* BEGIN Page text *

R.I.P Joe Weider who passed yesterday at 92 years old...


Josef Edwin "Joe" Weider  (November 29, 1919 – March 23, 2013) was the co-founder of the International Federation of BodyBuilders (IFBB) along with brother Ben Weider and creator of the Mr. Olympia, the Ms. Olympia and the Masters Olympia bodybuilding contests. He was the publisher of several bodybuilding and fitness-related magazines, most notably Muscle & Fitness, Flex, Men's Fitness and Shape, and the manufacturer of a line of fitness equipment and fitness supplements. In 1995, he appeared in the Charlton Heston and Peter Graves film, America: A Call to Greatness, directed by Warren Chaney.

Biography

Weider was born in Montreal, Quebec, Canada, to Jewish parents who had emigrated from Poland. He published the first issue of Your Physique magazine in 1936 when he was 14 years old, and built a set of barbells out of car wheels and axles the same year. He designed numerous training courses beginning in the 1950s, including the Weider System of Bodybuilding.
Vicky Uzar was his first wife. They had a daughter, Lydia Ross, his only child

Products

He created Weider Nutrition in 1940, considered the first sports nutrition company. Now called Schiff Nutrition International, they were the creators of Tiger's Milk nutrition bars and related products, one of the earliest lines of sports foods.

* END Page text *
* BEGIN Entries *

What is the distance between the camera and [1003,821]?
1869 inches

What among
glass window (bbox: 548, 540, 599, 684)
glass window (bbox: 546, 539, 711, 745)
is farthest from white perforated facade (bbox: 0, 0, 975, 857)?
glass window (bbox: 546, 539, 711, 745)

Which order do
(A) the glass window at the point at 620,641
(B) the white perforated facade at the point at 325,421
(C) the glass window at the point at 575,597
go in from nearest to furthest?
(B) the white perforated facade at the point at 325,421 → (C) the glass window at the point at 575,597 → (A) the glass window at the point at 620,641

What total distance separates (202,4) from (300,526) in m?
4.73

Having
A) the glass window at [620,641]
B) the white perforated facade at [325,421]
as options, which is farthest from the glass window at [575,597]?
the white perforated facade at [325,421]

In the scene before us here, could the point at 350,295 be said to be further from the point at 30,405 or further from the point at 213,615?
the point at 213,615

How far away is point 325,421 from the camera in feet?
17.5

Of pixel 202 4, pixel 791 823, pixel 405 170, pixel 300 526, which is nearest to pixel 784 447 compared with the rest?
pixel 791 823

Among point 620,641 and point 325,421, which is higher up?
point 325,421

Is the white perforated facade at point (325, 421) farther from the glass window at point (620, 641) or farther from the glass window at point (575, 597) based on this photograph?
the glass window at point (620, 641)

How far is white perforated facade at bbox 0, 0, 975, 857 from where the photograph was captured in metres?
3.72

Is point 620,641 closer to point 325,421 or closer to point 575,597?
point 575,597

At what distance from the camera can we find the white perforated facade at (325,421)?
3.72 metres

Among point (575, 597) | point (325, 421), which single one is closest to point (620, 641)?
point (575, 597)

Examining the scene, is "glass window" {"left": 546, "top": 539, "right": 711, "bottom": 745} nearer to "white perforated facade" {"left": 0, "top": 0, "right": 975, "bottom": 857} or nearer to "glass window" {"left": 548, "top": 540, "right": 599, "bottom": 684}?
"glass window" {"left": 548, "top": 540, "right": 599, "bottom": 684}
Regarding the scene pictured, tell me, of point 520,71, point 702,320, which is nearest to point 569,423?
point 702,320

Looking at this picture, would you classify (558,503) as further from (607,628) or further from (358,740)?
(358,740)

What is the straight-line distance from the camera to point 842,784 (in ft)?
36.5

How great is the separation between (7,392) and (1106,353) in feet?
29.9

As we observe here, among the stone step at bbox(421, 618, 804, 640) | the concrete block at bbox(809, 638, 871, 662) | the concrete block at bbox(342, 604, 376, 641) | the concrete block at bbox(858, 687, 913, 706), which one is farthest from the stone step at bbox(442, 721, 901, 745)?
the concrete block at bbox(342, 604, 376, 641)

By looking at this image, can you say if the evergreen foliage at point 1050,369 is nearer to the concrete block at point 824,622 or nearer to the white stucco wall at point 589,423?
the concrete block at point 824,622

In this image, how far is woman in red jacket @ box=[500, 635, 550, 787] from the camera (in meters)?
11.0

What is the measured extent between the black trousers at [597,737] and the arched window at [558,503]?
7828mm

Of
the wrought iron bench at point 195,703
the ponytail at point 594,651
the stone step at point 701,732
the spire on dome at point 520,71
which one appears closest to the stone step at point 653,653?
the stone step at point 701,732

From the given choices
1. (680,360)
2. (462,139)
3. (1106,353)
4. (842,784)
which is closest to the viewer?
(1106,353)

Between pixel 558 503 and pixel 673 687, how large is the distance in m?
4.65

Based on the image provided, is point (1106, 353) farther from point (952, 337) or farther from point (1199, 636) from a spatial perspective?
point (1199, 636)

* END Entries *

▶ What you should do
Return the passage of the Joe Weider page from "Weider was born" to "System of Bodybuilding.", copied word for word. Answer using only the Joe Weider page.

▶ Expected answer
Weider was born in Montreal, Quebec, Canada, to Jewish parents who had emigrated from Poland. He published the first issue of Your Physique magazine in 1936 when he was 14 years old, and built a set of barbells out of car wheels and axles the same year. He designed numerous training courses beginning in the 1950s, including the Weider System of Bodybuilding.